Farooq Muhammad, Gogoi Nirmali, Hussain Mubshar, Barthakur Sharmistha, Paul Sreyashi, Bharadwaj Nandita, Migdadi Hussein M, Alghamdi Salem S, Siddique Kadambot H M
Department of Agronomy, University of Agriculture, Faisalabad 38040, Pakistan; The UWA Institute of Agriculture and School of Agriculture & Environment, The University of Western Australia, Perth, WA 6001, Australia; College of Food and Agricultural Sciences, King Saud University, Riyadh 11451, Saudi Arabia.
Department of Environmental Science, Tezpur University, Tezpur 784028, Assam, India.
Plant Physiol Biochem. 2017 Sep;118:199-217. doi: 10.1016/j.plaphy.2017.06.020. Epub 2017 Jun 16.

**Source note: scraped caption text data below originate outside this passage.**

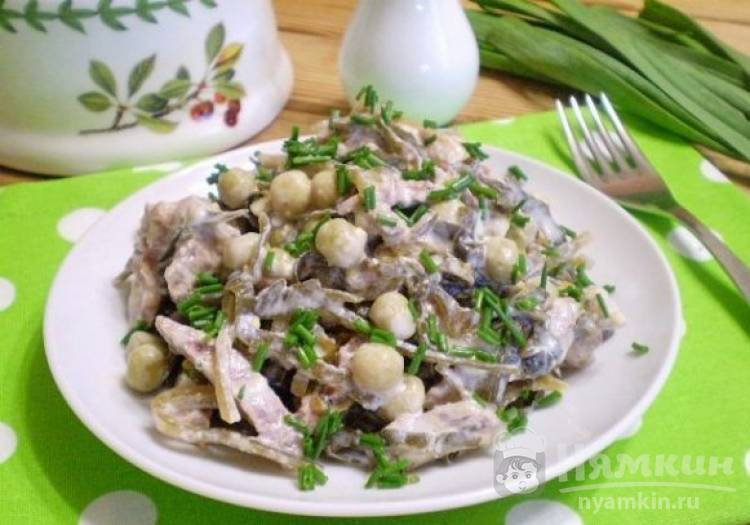 Диетический салат с говядиной и морской капустой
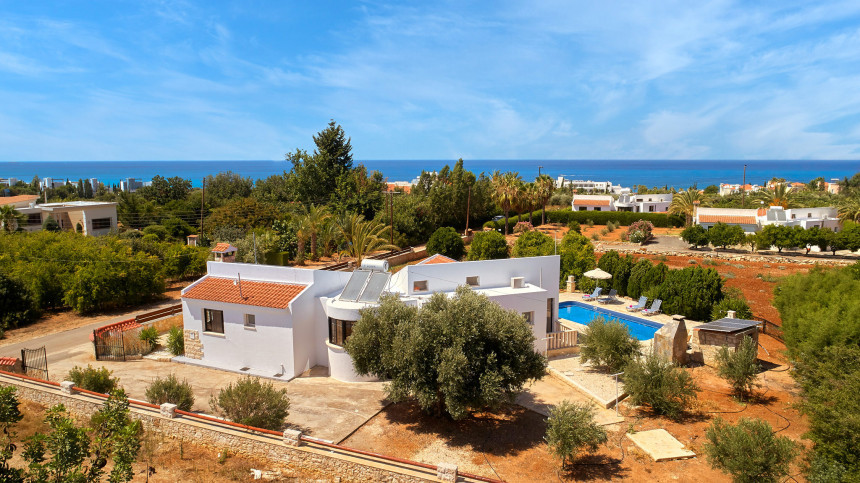 16-9-Cyprus_holiday_let_photography_slideshow_uncropped-0028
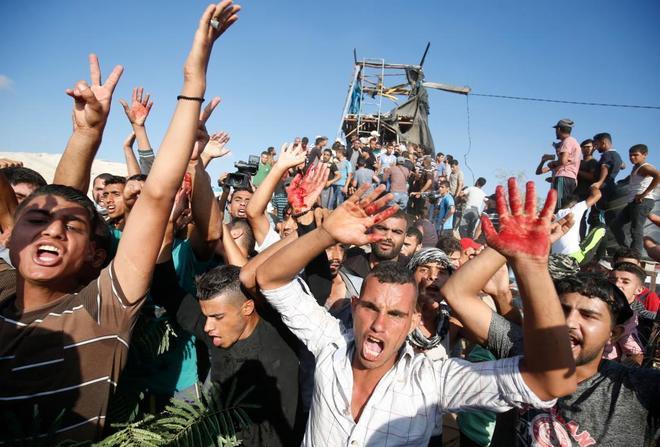 Palestinos fuera del puesto de Hamas golpeado por el bombardeo.
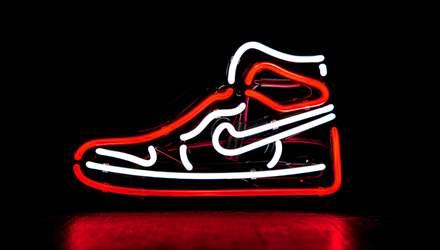 Nike выпустила новую версию кроссовок с автоматической шнуровкой: как выглядят, цена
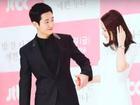 Hết nắm chặt tay ở họp báo lại tặng quà Valentine, Jung Hae In đang có tình ý với Son Ye Jin?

Salt stress is an ever-present threat to crop yields, especially in countries with irrigated agriculture. Efforts to improve salt tolerance in crop plants are vital for sustainable crop production on marginal lands to ensure future food supplies. Grain legumes are a fascinating group of plants due to their high grain protein contents and ability to fix biological nitrogen. However, the accumulation of excessive salts in soil and the use of saline groundwater are threatening legume production worldwide. Salt stress disturbs photosynthesis and hormonal regulation and causes nutritional imbalance, specific ion toxicity and osmotic effects in legumes to reduce grain yield and quality. Understanding the responses of grain legumes to salt stress and the associated tolerance mechanisms, as well as assessing management options, may help in the development of strategies to improve the performance of grain legumes under salt stress. In this manuscript, we discuss the effects, tolerance mechanisms and management of salt stress in grain legumes. The principal inferences of the review are: (i) salt stress reduces seed germination (by up to more than 50%) either by inhibiting water uptake and/or the toxic effect of ions in the embryo, (ii) salt stress reduces growth (by more than 70%), mineral uptake, and yield (by 12-100%) due to ion toxicity and reduced photosynthesis, (iii) apoplastic acidification is a good indicator of salt stress tolerance, (iv) tolerance to salt stress in grain legumes may develop through excretion and/or compartmentalization of toxic ions, increased antioxidant capacity, accumulation of compatible osmolytes, and/or hormonal regulation, (v) seed priming and nutrient management may improve salt tolerance in grain legumes, (vi) plant growth promoting rhizobacteria and arbuscular mycorrhizal fungi may help to improve salt tolerance due to better plant nutrient availability, and (vii) the integration of screening, innovative breeding, and the development of transgenics and crop management strategies may enhance salt tolerance and yield in grain legumes on salt-affected soils.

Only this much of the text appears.